Monday, January 11, 2010

[ Fanny Howe on Mark DeWolfe Howe ]

“The presence of our missing father trailed us everywhere.”

“Our father was the only reason we were anywhere then; and he was nowhere. When the snow came, the blood-red brick of the city grew white and the ice on the river was a stiff winding sheet that led out to the Atlantic and across to Ireland. The sky was dramatic and emotional at every hour of the day. The war contributed to every shadow and drop; consciousness of its force was made up only of objects and loose parts, of animate and inanimate, of constant motion, wind, rain, hope, dread, and expectation. / That war was like an immense umbrella held high in the air and shadowing our every move. (Even now I can feel its shade, even if only a corner is left.)”

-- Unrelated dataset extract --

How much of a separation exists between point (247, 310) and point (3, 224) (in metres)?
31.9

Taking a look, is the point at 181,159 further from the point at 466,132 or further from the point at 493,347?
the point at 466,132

"At that time I had only one memory of my father from the top of the stairs in Buffalo. He was in a uniform and he was saying a hesitant goodbye. Otherwise there were few photographs. He had left his job as dean of a new law school at Buffalo and had left behind his work on the letters and life of Oliver Wendell Holmes, Jr. He was thirty-seven. He had been to Europe only once before, as far as Ireland, where he had met his in-laws and where he vowed never to return. He was known to have a dread of travel yet he was gone longer than most fathers."